:: HOW TO COMPLETE THIS TASK ::
Pull out all lines from the listing below in which the word "States" appears.

:: EXCERPTED DATA ::
********************

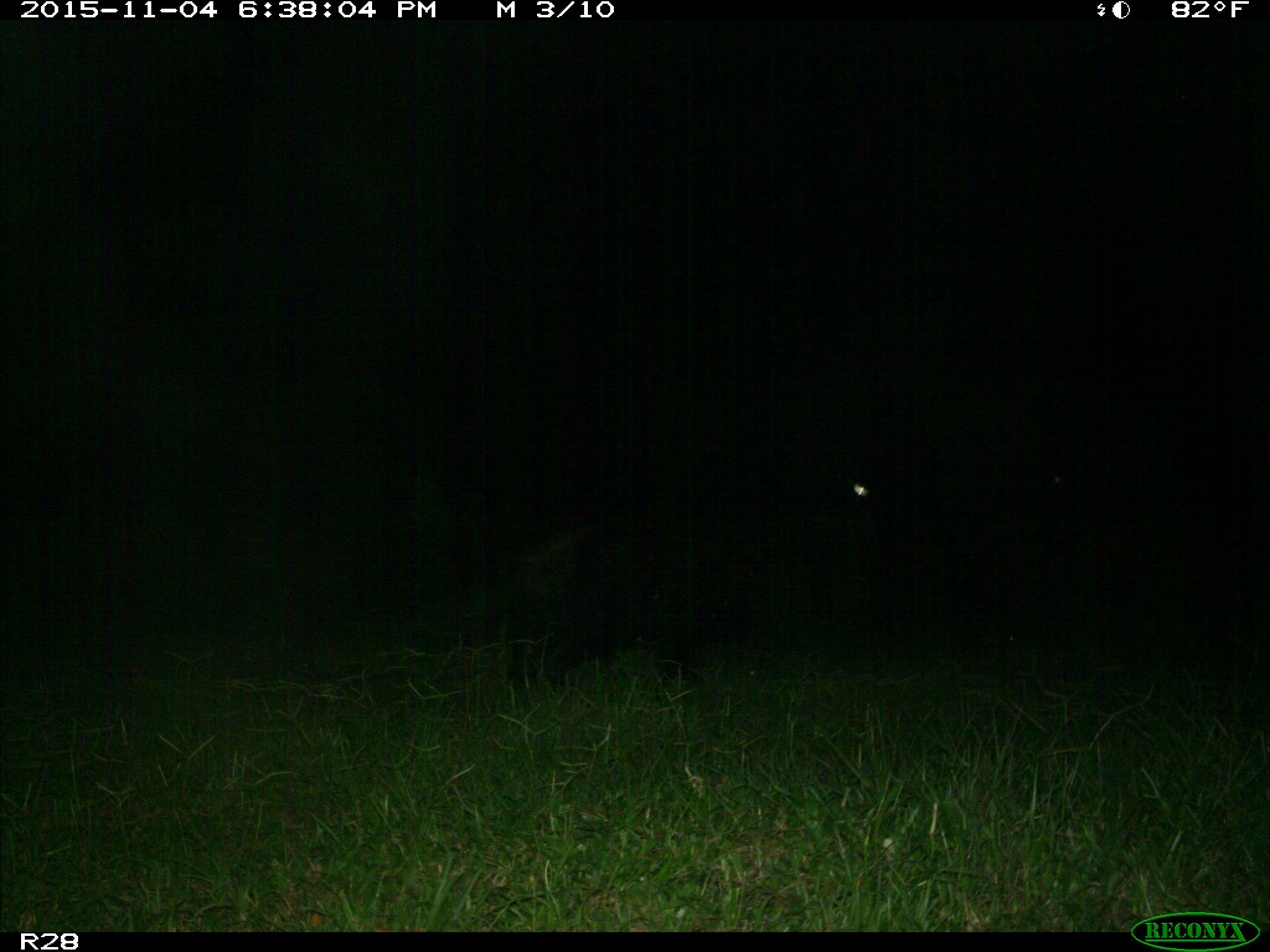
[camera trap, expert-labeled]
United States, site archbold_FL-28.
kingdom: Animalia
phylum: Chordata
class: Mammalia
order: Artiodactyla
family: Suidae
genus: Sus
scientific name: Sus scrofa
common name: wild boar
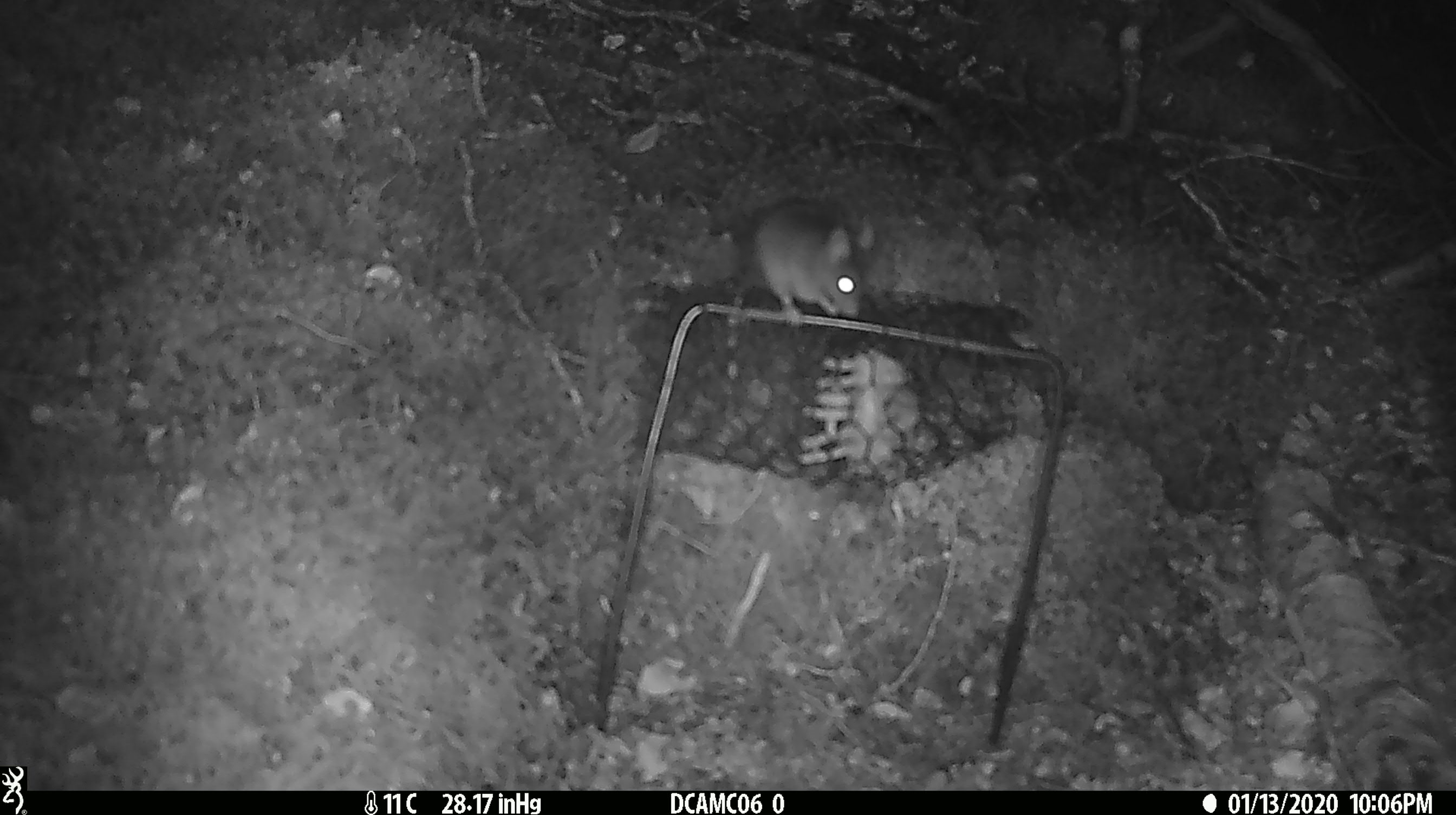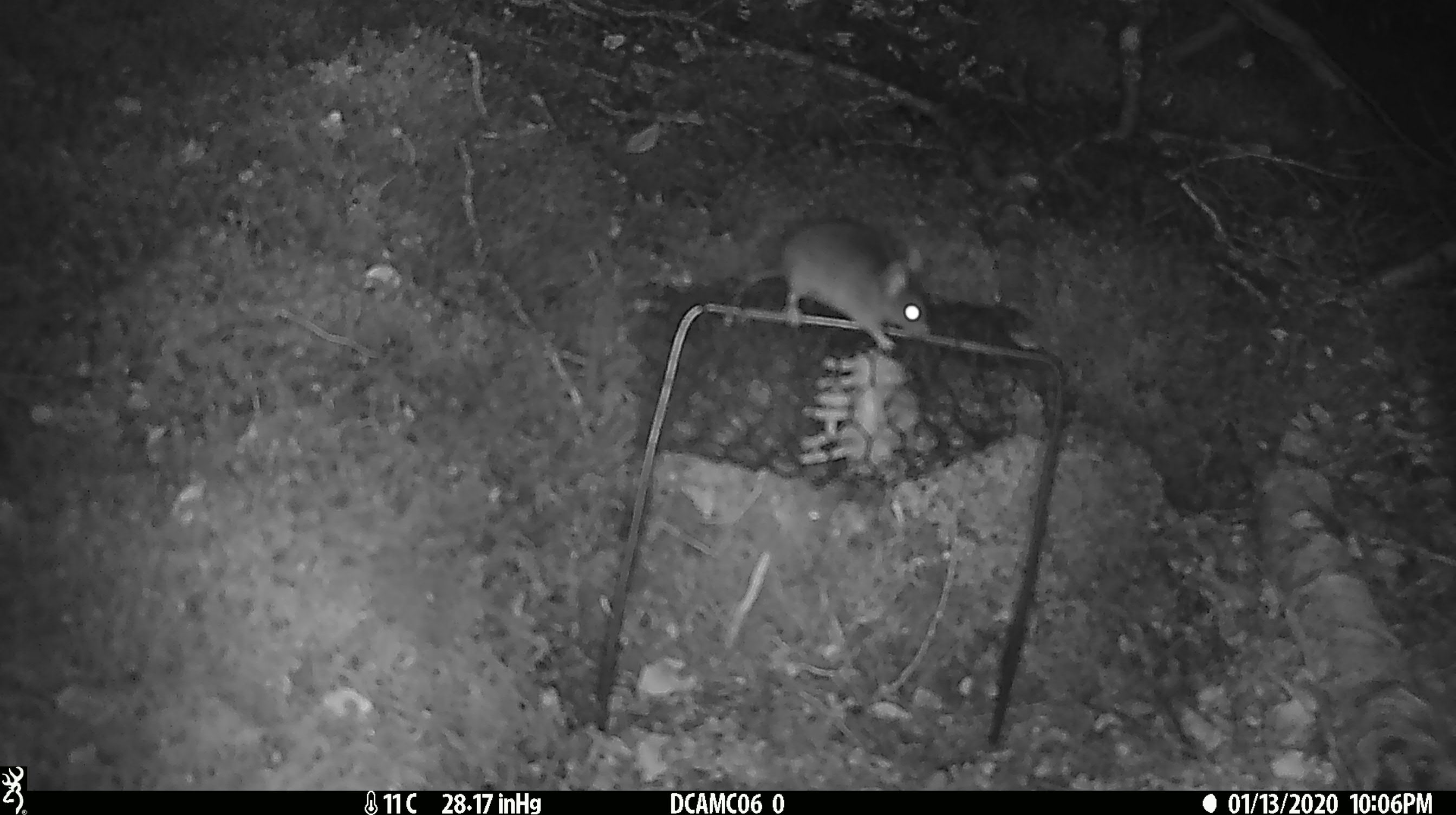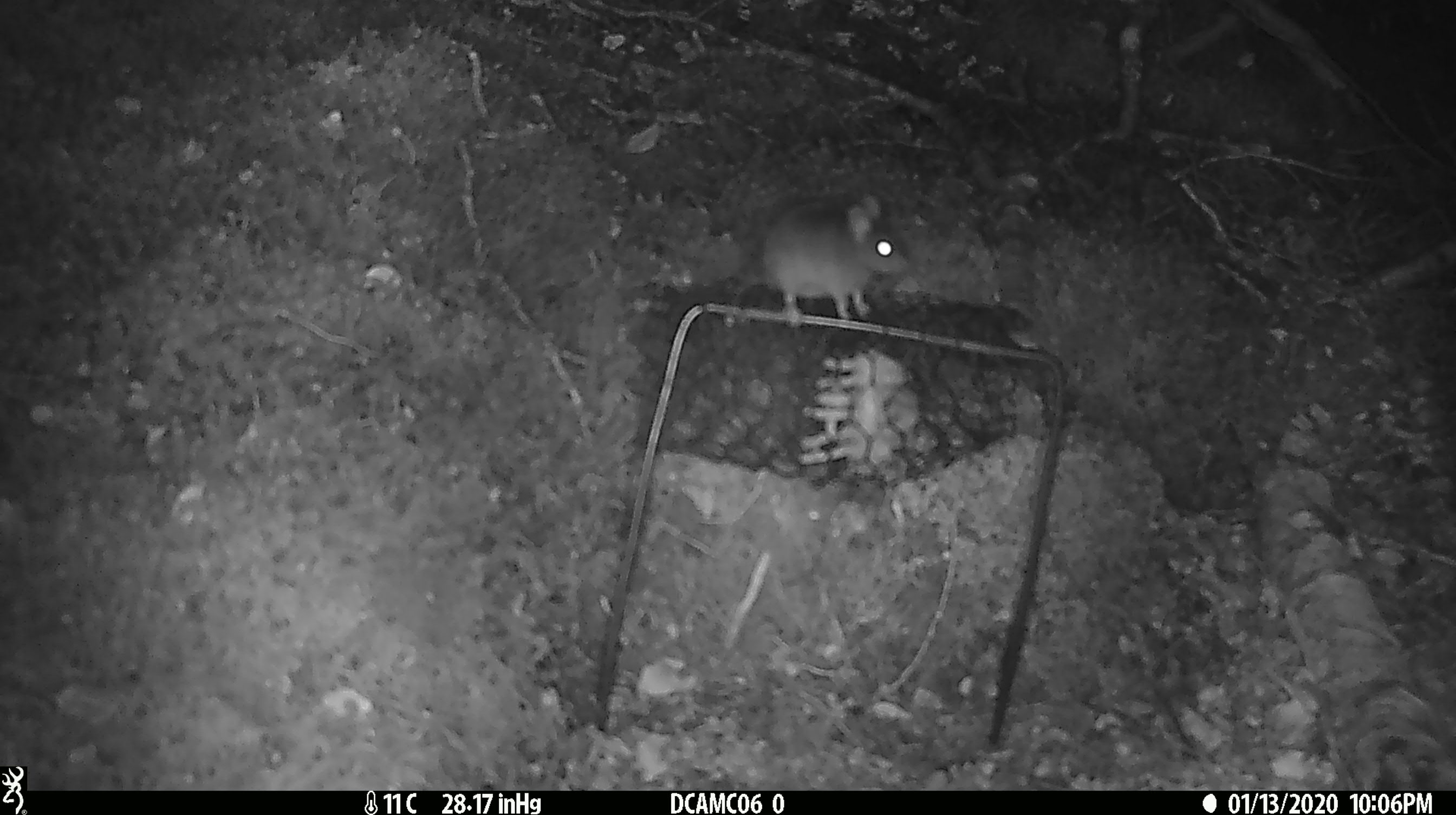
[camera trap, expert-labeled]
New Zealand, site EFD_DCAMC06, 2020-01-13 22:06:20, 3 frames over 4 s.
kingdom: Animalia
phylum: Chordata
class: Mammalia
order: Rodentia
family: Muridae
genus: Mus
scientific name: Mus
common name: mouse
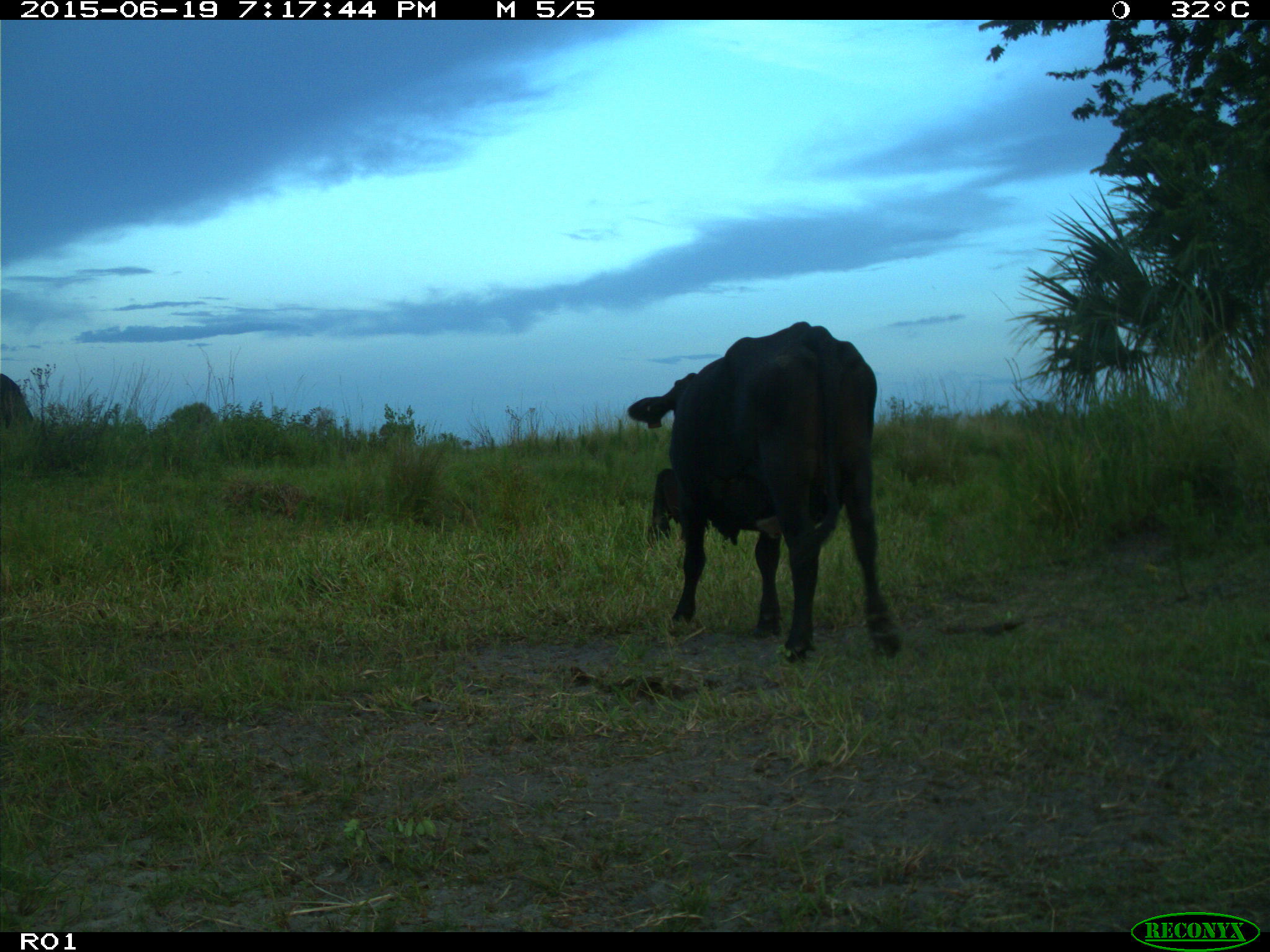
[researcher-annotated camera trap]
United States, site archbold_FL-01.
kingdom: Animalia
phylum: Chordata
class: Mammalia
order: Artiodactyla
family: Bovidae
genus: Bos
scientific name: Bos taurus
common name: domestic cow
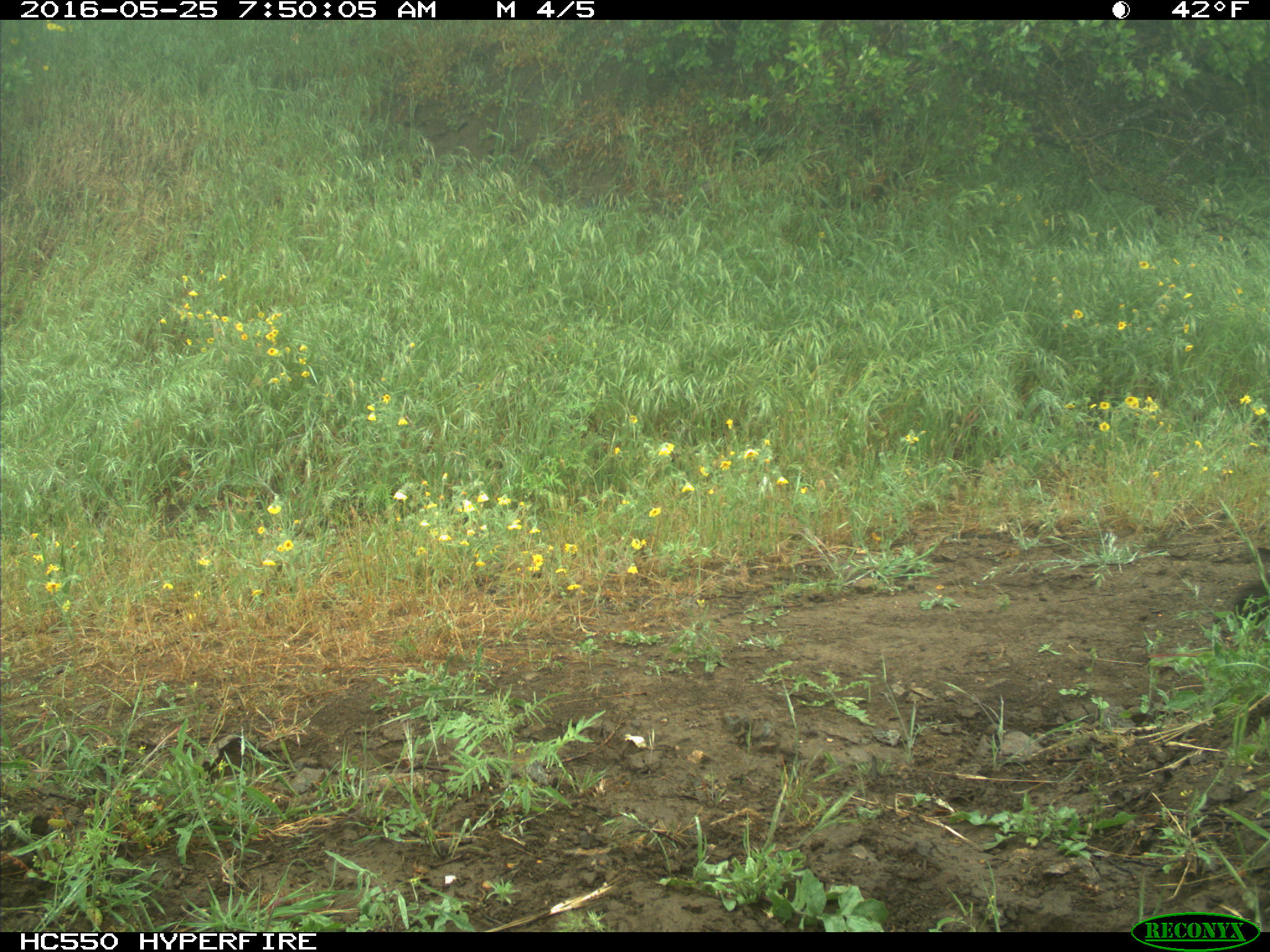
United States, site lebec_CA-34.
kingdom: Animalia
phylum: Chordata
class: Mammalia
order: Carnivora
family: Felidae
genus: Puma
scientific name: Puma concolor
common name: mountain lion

********************

:: SOLUTION TO THIS EXERCISE ::
United States, site archbold_FL-28.
United States, site archbold_FL-01.
United States, site lebec_CA-34.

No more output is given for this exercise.